- Theatrical release poster
- Spanish: Todos los nombres de Dios
- Directed by: Daniel Calparsoro
- Written by: Gemma Ventura
- Starring: Luis Tosar; Inma Cuesta; Nourdin Batán; Patricia Vico; Lucas Nabor; Antonio Buil; Roberto Enríquez; Fernando Cayo;
- Cinematography: Tommie Ferreras
- Edited by: Antonio Frutos
- Music by: Carlos Jean
- Production companies: Todos los Nombres de Dios AIE; Tripictures; Second Gen Pictures; Wanda Visión;
- Distributed by: Tripictures
- Release date: 15 September 2023;
- Country: Spain
- Language: Spanish
- Box office: €0.96 million

= All the Names of God =

All the Names of God (Todos los nombres de Dios) is a 2023 Spanish action thriller film directed by Daniel Calparsoro and written by Gemma Ventura which stars Luis Tosar alongside Inma Cuesta.

== Plot ==

In the wake of a terrorist attack, taxi driver Santiago Gómez Lasarte "Santi" is taken hostage by the surviving terrorist Hamza and subsequently becomes a walking human bomb in Gran Vía.

== Production ==
All the Names of God was written by Gemma Ventura.
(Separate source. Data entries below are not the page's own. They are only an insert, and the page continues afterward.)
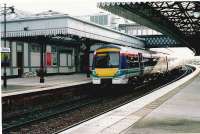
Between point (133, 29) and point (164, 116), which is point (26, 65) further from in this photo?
point (133, 29)

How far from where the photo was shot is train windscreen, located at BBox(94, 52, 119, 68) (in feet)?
74.5

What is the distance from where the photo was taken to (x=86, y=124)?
9.92 meters

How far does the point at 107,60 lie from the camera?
2286 centimetres

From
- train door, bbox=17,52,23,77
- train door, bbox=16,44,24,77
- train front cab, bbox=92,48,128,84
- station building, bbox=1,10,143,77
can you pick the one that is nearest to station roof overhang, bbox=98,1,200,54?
train front cab, bbox=92,48,128,84

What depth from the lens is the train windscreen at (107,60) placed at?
74.5 ft

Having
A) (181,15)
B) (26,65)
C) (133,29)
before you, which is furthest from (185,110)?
(133,29)

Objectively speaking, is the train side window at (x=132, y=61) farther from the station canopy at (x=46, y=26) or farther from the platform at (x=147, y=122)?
the platform at (x=147, y=122)

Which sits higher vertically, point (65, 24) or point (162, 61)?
point (65, 24)

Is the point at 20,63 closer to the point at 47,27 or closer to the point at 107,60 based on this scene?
the point at 47,27

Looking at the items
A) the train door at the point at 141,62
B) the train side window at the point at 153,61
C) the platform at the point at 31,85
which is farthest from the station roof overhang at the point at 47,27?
the train side window at the point at 153,61

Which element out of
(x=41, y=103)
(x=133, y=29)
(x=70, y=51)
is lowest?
(x=41, y=103)

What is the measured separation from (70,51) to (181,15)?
18.0 metres

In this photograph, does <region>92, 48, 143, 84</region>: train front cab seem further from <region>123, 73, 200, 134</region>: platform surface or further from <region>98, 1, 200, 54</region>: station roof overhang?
<region>123, 73, 200, 134</region>: platform surface

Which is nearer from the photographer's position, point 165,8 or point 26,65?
point 165,8
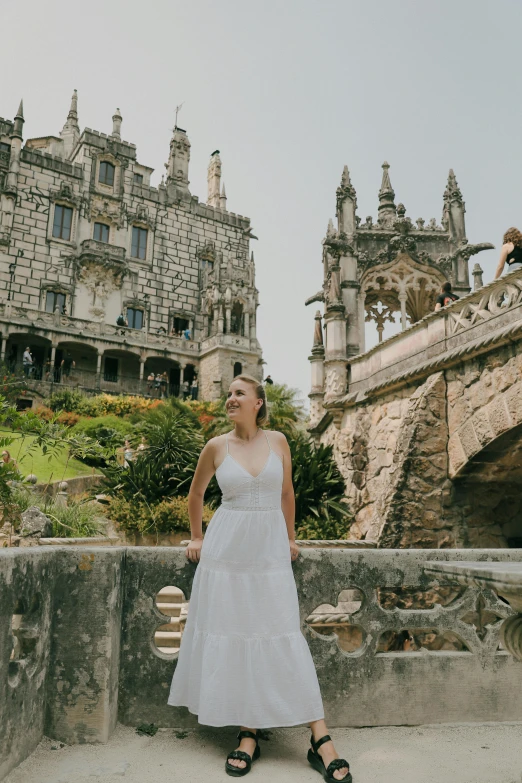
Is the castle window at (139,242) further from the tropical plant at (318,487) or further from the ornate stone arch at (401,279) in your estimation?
the tropical plant at (318,487)

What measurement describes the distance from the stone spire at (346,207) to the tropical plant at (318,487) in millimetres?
6158

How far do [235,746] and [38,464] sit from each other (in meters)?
15.2

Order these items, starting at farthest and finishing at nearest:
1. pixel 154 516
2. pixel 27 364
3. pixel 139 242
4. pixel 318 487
A: 1. pixel 139 242
2. pixel 27 364
3. pixel 318 487
4. pixel 154 516

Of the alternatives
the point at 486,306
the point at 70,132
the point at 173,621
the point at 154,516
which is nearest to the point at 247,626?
the point at 173,621

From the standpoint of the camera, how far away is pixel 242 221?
4244 centimetres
The film was produced by Todos los Nombres de Dios AIE alongside Tripictures, Second Gen Pictures and Wanda Visión, and it had the collaboration of Amazon Prime Video, and the participation of RTVE, Telemadrid, and Mogambo. Shooting locations included Gran Vía and the Ciudad Real Airport.

== Release ==
Distributed by Tripictures, the film was released theatrically in Spain on 15 September 2023.

== Reception ==
Sergio F. Pinilla of Cinemanía rated the film 4 out of 5 stars, deeming it to be "a frenetic action thriller".

Raquel Hernández Luján of HobbyConsolas rated the film with 65 points ('acceptable'), positively citing Tosar's performance, the bathroom scene, and the chemistry between senior and young cast members, while negatively citing script issues and the overly derivative Guardia Civil subplot.